## TASK DETAILS
Repeat, exactly and only, the lines from the one containing "At what distance are" to the last line, inclusive; do not repeat the pictures.

Stored entries
# # # # #
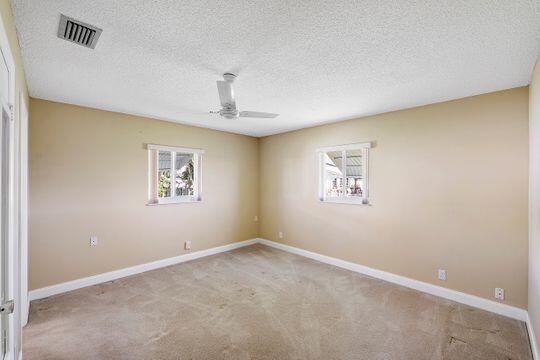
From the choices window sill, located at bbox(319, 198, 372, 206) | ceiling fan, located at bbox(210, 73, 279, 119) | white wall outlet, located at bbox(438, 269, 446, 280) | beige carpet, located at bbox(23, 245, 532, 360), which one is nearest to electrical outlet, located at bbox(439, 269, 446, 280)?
white wall outlet, located at bbox(438, 269, 446, 280)

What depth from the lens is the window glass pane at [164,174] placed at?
14.0 feet

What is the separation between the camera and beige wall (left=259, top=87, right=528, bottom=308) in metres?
2.76

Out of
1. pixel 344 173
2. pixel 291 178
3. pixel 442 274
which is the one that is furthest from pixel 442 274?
pixel 291 178

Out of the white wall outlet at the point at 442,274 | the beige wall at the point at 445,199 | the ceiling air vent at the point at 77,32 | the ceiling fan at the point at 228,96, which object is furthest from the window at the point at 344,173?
the ceiling air vent at the point at 77,32

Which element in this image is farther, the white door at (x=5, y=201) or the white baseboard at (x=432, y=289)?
the white baseboard at (x=432, y=289)

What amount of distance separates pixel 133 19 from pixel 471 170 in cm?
359

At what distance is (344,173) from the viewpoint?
427 cm

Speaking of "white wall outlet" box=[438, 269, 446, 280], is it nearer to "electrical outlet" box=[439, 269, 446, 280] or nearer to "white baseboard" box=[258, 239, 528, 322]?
"electrical outlet" box=[439, 269, 446, 280]

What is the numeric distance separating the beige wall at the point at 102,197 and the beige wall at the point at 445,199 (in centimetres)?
225

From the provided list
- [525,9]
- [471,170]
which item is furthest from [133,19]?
[471,170]

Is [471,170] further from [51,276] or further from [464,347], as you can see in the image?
[51,276]

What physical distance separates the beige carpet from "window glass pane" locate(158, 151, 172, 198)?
4.50 feet

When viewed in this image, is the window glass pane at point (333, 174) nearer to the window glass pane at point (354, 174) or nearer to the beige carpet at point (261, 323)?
the window glass pane at point (354, 174)

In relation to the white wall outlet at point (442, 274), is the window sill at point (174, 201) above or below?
above
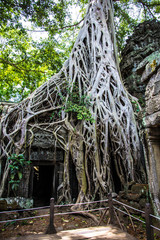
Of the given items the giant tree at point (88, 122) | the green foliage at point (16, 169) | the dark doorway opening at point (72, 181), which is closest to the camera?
the green foliage at point (16, 169)

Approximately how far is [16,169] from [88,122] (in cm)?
214

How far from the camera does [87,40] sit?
5.74 meters

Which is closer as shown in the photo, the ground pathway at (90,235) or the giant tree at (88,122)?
the ground pathway at (90,235)

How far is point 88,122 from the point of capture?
13.8 feet

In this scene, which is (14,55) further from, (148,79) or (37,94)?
(148,79)

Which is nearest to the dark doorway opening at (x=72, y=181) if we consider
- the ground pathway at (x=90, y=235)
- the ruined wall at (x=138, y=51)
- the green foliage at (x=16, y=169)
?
the green foliage at (x=16, y=169)

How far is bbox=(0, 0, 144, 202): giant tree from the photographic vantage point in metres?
3.90

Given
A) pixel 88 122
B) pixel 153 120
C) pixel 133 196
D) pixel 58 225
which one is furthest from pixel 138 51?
pixel 58 225

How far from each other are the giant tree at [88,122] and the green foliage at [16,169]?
0.17 metres

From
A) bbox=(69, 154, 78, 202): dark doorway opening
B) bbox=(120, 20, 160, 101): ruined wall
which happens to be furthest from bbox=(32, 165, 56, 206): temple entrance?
bbox=(120, 20, 160, 101): ruined wall

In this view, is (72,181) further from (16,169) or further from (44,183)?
(44,183)

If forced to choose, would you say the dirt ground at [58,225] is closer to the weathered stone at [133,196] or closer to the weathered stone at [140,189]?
the weathered stone at [133,196]

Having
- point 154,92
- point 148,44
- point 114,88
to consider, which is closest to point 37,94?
point 114,88

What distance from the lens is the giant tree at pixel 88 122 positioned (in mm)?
3902
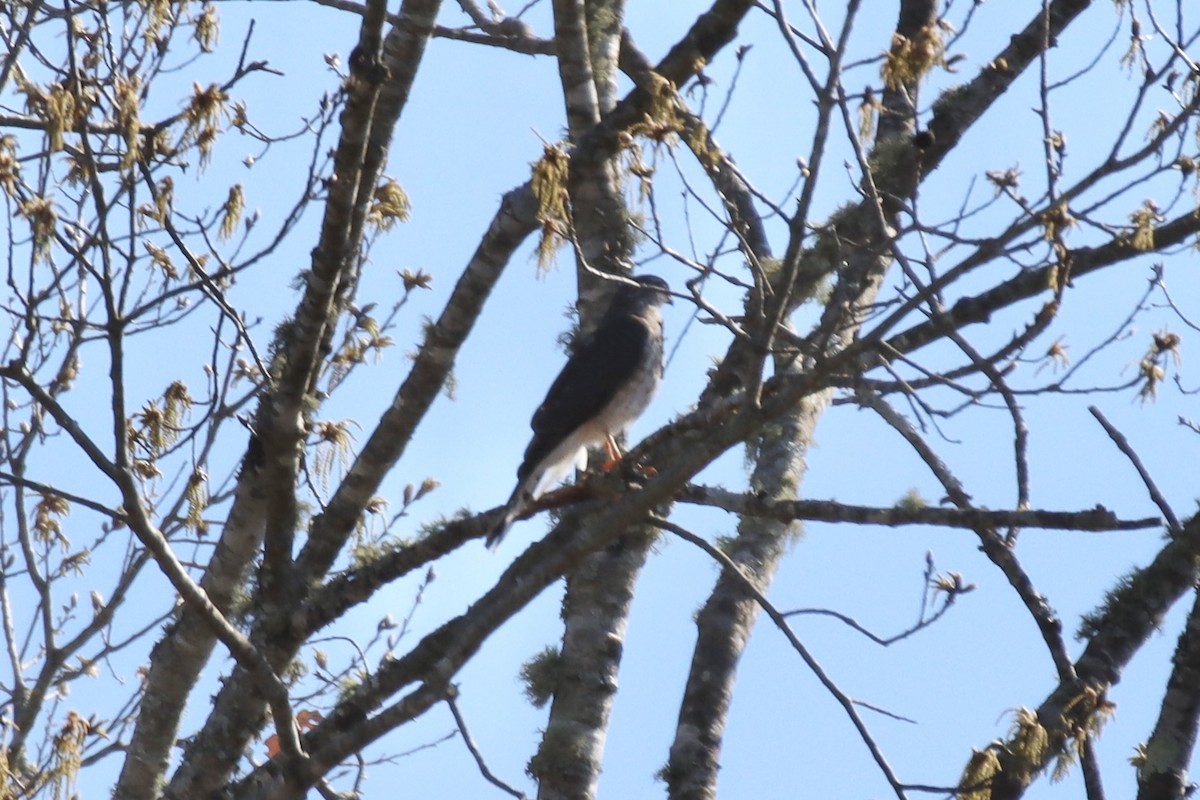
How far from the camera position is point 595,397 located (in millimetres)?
5980

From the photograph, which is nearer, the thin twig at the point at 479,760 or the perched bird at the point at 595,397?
the thin twig at the point at 479,760

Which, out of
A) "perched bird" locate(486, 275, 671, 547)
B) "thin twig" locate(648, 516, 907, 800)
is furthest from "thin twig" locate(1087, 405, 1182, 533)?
"perched bird" locate(486, 275, 671, 547)

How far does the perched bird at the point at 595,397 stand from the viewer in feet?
19.5

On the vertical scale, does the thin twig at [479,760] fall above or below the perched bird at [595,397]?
below

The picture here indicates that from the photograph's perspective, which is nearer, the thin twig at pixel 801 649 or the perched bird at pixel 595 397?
the thin twig at pixel 801 649

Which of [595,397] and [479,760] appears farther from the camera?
[595,397]

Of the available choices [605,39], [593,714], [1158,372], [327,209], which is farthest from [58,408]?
[605,39]

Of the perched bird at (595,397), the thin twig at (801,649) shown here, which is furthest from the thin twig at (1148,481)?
the perched bird at (595,397)

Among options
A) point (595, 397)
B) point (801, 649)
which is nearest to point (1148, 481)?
point (801, 649)

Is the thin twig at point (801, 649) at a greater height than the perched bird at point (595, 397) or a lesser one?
lesser

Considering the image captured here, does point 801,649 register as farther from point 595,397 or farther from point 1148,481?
point 595,397

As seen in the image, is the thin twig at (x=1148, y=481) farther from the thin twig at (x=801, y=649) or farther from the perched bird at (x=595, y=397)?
the perched bird at (x=595, y=397)

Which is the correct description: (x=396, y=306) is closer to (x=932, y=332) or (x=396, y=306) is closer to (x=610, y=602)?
(x=610, y=602)

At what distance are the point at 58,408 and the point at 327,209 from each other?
1.07 meters
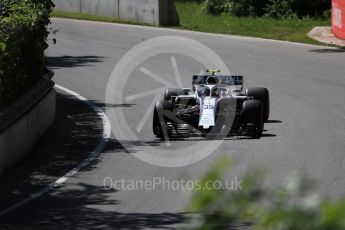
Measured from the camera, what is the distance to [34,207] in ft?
31.2

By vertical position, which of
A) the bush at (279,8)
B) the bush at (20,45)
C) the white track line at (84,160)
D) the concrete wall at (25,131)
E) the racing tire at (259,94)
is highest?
the bush at (279,8)

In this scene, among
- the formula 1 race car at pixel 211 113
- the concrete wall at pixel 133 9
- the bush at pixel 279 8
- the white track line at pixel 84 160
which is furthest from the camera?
the bush at pixel 279 8

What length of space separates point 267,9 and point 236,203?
35.7 meters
# # # # #
## EXERCISE RESPONSE
At what distance are the point at 58,408 and the point at 327,209 from each other?
1.07 meters
Measured from the camera, what is the distance to [34,207] in ft?
31.2

By vertical position, which of
A) the bush at (279,8)
B) the bush at (20,45)
C) the white track line at (84,160)
D) the concrete wall at (25,131)
E) the racing tire at (259,94)
is highest?
the bush at (279,8)

In this scene, among
- the formula 1 race car at pixel 211 113
- the concrete wall at pixel 133 9
- the bush at pixel 279 8
- the white track line at pixel 84 160
which is furthest from the camera?
the bush at pixel 279 8

What length of space separates point 267,9 and point 236,203?
35.7 meters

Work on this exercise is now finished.